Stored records

....................

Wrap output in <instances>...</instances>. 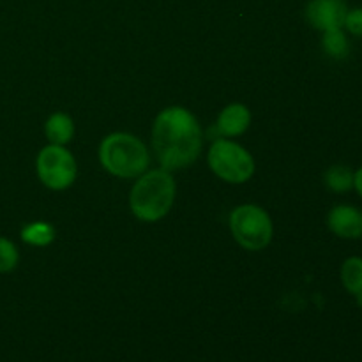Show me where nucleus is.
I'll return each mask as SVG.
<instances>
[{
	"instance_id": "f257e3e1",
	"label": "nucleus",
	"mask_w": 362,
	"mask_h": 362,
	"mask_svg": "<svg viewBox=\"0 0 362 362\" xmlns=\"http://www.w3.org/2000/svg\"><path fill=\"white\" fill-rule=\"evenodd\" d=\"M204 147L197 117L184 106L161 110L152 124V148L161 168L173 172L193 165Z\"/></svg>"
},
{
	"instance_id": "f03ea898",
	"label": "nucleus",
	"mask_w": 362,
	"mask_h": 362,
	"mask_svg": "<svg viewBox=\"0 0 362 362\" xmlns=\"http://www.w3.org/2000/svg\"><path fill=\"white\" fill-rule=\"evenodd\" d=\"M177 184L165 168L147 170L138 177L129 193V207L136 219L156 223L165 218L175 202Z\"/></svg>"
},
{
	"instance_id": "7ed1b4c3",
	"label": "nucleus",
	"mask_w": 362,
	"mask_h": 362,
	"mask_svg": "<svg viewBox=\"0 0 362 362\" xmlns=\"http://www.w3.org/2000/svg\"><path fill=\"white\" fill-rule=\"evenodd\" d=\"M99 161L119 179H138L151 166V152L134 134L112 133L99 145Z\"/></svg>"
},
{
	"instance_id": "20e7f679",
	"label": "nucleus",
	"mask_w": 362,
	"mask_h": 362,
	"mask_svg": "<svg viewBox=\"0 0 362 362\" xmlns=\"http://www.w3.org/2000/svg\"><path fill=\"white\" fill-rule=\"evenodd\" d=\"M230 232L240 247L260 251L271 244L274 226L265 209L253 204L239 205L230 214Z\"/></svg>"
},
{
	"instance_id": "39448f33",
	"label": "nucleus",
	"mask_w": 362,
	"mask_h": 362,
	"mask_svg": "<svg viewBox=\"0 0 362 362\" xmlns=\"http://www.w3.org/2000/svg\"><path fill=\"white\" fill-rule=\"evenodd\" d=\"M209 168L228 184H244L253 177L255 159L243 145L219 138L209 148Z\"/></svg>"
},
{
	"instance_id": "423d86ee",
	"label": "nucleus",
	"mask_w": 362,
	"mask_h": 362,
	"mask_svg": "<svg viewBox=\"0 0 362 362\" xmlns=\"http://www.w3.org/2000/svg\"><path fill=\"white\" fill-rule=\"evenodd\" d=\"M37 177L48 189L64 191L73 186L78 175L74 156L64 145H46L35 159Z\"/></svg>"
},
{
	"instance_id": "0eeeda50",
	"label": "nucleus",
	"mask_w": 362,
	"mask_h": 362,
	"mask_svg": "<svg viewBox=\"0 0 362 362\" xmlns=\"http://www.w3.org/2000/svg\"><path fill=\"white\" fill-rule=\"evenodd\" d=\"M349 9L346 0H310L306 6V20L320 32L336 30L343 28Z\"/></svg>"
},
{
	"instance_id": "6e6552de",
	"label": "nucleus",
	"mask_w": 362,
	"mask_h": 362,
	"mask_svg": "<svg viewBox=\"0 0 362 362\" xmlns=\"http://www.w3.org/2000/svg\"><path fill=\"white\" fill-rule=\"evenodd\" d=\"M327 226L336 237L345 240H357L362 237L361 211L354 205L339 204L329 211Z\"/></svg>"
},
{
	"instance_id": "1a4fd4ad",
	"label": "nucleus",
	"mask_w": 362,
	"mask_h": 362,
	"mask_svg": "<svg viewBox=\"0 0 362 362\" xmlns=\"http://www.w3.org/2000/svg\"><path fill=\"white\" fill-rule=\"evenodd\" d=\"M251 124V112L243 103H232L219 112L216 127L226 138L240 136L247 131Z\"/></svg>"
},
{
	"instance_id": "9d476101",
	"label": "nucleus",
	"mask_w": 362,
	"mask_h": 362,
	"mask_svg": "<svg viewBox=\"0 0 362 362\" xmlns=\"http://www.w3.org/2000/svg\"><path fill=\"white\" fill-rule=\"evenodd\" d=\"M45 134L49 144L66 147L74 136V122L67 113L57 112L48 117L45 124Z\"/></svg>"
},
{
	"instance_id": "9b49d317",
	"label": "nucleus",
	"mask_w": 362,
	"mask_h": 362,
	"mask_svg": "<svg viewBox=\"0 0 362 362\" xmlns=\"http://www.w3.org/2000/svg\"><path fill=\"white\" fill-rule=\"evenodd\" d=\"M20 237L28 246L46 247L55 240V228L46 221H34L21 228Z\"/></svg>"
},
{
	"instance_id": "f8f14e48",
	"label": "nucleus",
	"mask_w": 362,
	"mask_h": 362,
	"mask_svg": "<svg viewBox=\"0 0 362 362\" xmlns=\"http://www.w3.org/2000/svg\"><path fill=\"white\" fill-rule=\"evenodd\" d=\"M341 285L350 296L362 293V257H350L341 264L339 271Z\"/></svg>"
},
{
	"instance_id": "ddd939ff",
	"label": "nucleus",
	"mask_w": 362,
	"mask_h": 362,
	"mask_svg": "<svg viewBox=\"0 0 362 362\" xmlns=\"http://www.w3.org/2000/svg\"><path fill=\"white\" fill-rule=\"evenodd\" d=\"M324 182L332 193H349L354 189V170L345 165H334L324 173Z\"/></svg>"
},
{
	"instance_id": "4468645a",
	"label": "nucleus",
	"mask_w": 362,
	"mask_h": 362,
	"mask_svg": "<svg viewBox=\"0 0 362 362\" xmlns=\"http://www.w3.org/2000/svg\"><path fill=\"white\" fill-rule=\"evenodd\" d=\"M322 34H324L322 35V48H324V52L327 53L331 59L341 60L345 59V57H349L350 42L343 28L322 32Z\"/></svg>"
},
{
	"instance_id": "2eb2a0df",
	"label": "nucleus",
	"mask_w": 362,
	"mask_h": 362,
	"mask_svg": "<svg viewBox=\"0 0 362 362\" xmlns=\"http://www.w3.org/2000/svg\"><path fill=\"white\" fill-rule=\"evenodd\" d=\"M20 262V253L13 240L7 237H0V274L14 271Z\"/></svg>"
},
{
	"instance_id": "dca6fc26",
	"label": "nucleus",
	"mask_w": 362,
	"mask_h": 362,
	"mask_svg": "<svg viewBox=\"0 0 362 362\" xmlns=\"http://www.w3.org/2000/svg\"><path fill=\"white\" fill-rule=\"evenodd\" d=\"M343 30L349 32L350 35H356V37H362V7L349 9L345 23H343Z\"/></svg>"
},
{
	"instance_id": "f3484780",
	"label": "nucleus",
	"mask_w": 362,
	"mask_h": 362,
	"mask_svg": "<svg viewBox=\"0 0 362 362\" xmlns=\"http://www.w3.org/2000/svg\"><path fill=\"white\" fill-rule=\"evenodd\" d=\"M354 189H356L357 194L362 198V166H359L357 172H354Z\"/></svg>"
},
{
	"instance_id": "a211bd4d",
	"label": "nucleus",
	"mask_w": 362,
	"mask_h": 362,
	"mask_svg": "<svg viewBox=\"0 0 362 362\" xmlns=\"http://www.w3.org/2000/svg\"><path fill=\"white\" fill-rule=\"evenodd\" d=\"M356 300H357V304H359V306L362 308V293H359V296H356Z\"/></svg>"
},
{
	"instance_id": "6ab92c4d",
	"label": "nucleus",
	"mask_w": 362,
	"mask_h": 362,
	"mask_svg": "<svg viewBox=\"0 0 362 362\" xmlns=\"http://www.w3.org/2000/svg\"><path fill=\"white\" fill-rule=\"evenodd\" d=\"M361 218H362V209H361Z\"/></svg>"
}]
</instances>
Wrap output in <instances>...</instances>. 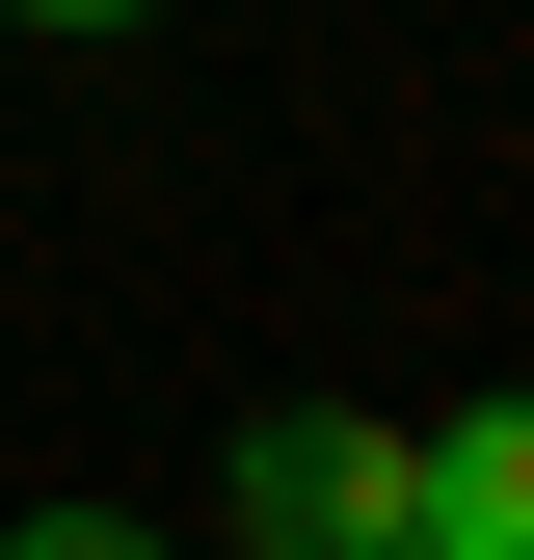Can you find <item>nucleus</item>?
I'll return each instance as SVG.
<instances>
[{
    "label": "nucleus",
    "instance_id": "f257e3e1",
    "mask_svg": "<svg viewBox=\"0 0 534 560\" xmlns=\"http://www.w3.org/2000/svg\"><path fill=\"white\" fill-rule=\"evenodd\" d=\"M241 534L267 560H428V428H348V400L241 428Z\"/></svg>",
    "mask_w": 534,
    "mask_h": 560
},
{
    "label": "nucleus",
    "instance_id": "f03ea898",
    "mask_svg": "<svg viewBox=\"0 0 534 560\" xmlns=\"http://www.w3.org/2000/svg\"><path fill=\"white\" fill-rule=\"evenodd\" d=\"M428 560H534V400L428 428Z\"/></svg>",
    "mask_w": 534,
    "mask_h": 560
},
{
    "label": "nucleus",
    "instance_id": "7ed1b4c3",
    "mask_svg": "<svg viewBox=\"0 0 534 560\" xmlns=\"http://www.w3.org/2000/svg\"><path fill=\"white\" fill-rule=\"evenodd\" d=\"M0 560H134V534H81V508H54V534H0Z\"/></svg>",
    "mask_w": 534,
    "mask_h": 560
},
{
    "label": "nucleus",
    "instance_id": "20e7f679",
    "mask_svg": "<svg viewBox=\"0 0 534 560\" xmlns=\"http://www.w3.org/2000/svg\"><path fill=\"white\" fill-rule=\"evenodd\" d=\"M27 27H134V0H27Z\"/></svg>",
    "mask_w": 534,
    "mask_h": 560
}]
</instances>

....................

Prompt. Which lines of the listing contain the string "return"? Gather every such line, treating uppercase and lowercase as different.

Complete output.
I'll return each mask as SVG.
I'll return each instance as SVG.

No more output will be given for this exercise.